§ **Quoted passage**:

Wednesday, April 8, 2015

Common Core: Brave New World in Education

We visit a typical American classroom in the not too distant future:

April 1, 2025:  Two highly paid consultants, one from Wireless Generation, a leading company in the sale of education software, the other from Pearson, a major player in the testing industry, are seated in the back of John Galt’s seventh grade American history class. Neither consultant has ever taught. Yet they are here to assess how new technology, guaranteed to boost standardized test scores and company profits, is functioning. Did we just say, “Boost test scores and company profits?”

We meant: “To enhance true learning.”

Several surveillance cameras, all set to follow Galt’s every move, are running in the room. This is part of the push to improve schools by holding teachers totally accountable. Because, let’s face it. The only person who matters in the room is the teacher.

That’s what school reformers like to say.

In this class every child a computer—purchased from Amplify, a division of Wireless Generation. (Corporate motto: No Dollar Left Behind.) Galt and his students are hooked to a series of electrodes. Today, the class is trying to hold a decent discussion about the battle for women’s rights in the 1800s.

“Mr. Galt,” a student named Dagney inquires, “I’ve been wondering. Who were the leaders in the fight for equality?”

“One would be Susan B. Anthony,” Galt responds gingerly. He consults his computer to be sure Anthony is specifically mentioned in the Common Core Curriculum. She is. “Susan B. Anthony may be on the standardized test,” Galt says. “The other leader, who will not be on the test, would be Eliz…”

Before he can finish his sentence the electrodes attached to his scalp deliver a powerful shock. The smell of singed hair fills the room.

(He was going to say: Elizabeth Cady Stanton.)

Every student receives a flashing red warning on their screen:  DANGER! MATERIAL NOT INCLUDED ON STANDARDIZED TEST! DANGER!

A voice similar to HAL, the deranged computer in 2001: A Space Odyssey, delivers the message verbally, as well.

§ **Required tasks**:
1. In the Common Core satire, what grade and subject does John Galt teach?
2. Restate the part of the Common Core satire that opens with the words containing "April 1, 2025:  Two" and closes with "like to say.", substituting "video cameras" for "surveillance cameras".

§ **Entries provided**:

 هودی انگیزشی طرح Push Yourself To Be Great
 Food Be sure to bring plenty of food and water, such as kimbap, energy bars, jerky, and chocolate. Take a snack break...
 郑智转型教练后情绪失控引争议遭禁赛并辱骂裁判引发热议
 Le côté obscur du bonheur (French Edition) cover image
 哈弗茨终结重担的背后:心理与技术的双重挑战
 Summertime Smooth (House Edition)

...

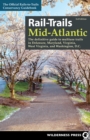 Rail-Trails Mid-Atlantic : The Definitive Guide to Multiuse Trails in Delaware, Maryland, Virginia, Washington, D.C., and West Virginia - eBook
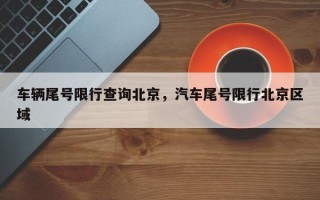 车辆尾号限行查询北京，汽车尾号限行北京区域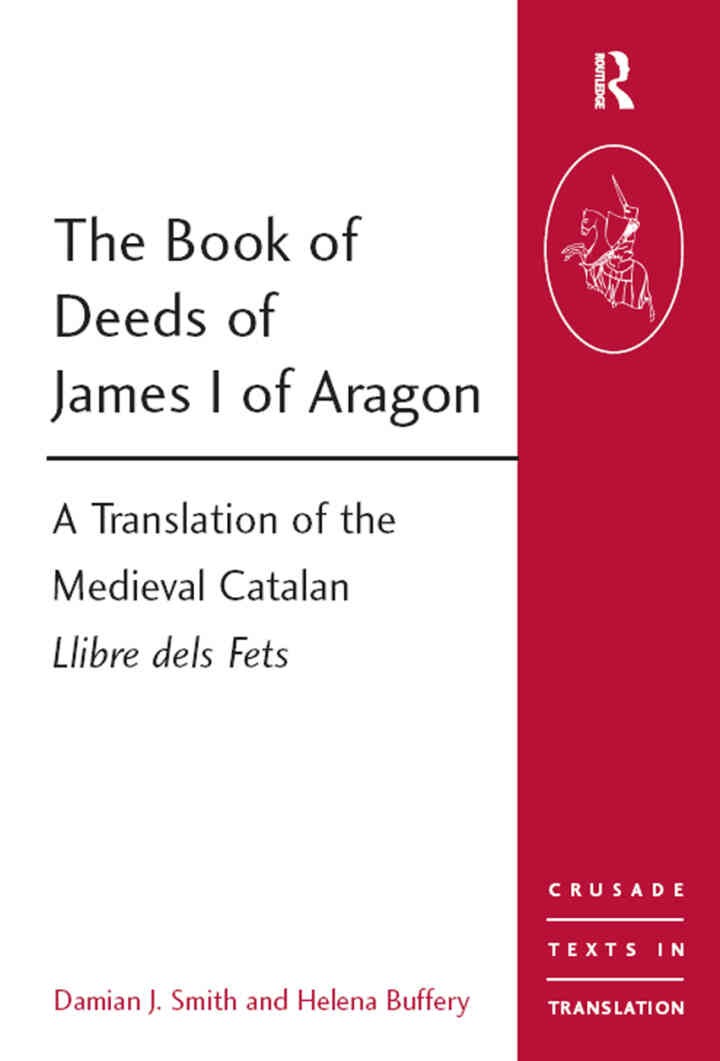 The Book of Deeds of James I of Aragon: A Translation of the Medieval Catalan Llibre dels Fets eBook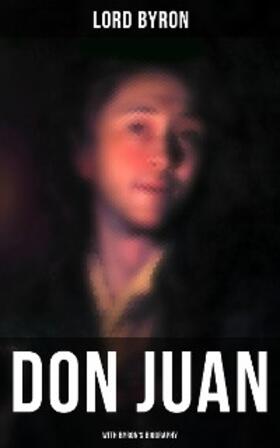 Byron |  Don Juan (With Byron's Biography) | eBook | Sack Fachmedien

--

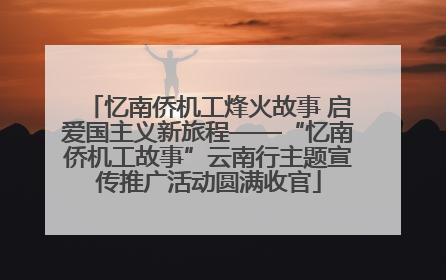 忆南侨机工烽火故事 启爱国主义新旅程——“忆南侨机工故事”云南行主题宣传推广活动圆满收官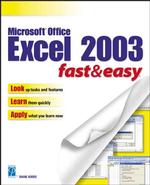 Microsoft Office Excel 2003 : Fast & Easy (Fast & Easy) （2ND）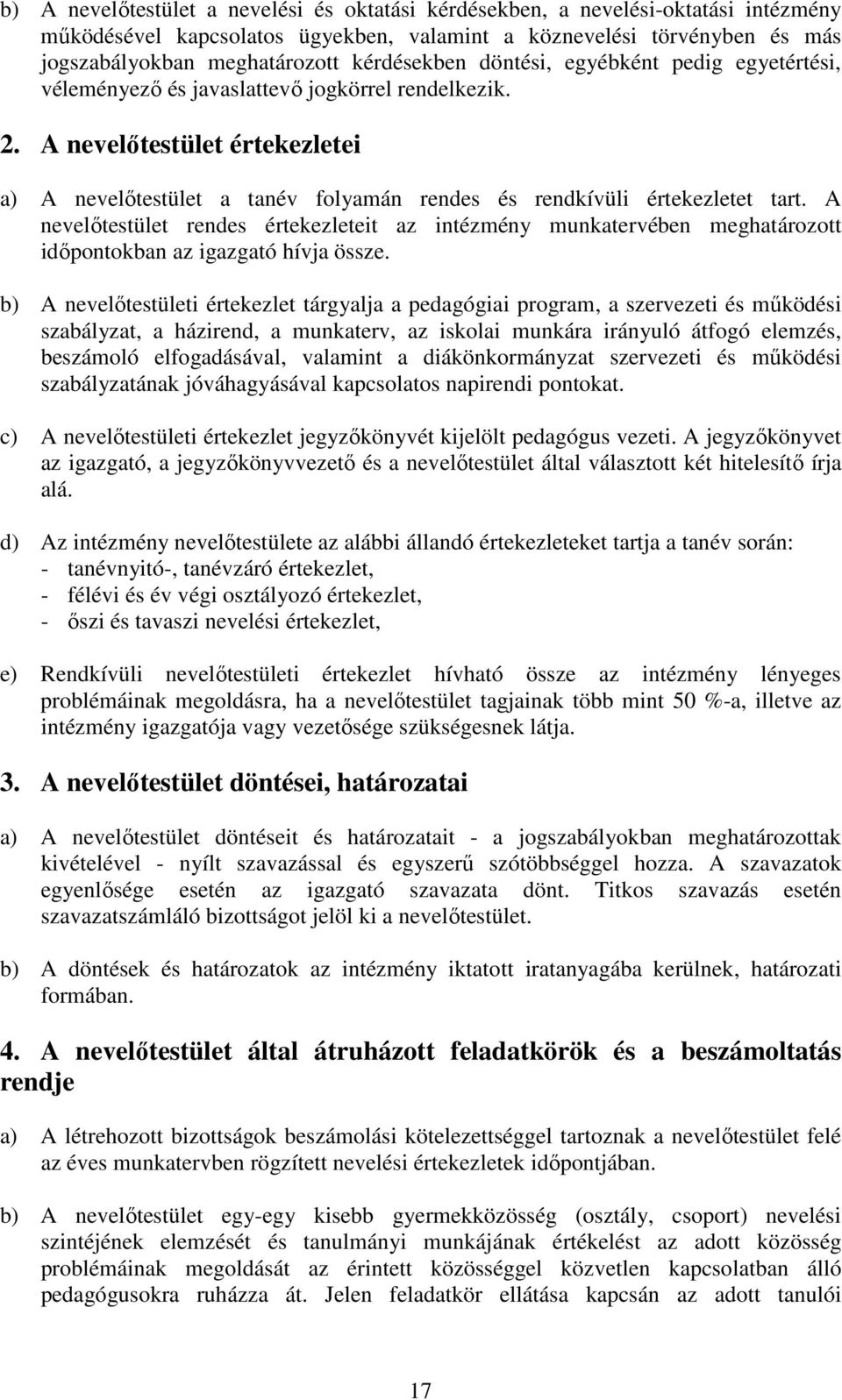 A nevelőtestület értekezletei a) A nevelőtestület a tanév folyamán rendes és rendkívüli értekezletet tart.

§ **List of answers**:
1. Seventh grade American history.

2.
April 1, 2025:  Two highly paid consultants, one from Wireless Generation, a leading company in the sale of education software, the other from Pearson, a major player in the testing industry, are seated in the back of John Galt’s seventh grade American history class. Neither consultant has ever taught. Yet they are here to assess how new technology, guaranteed to boost standardized test scores and company profits, is functioning. Did we just say, “Boost test scores and company profits?”

We meant: “To enhance true learning.”

Several video cameras, all set to follow Galt’s every move, are running in the room. This is part of the push to improve schools by holding teachers totally accountable. Because, let’s face it. The only person who matters in the room is the teacher.

That’s what school reformers like to say.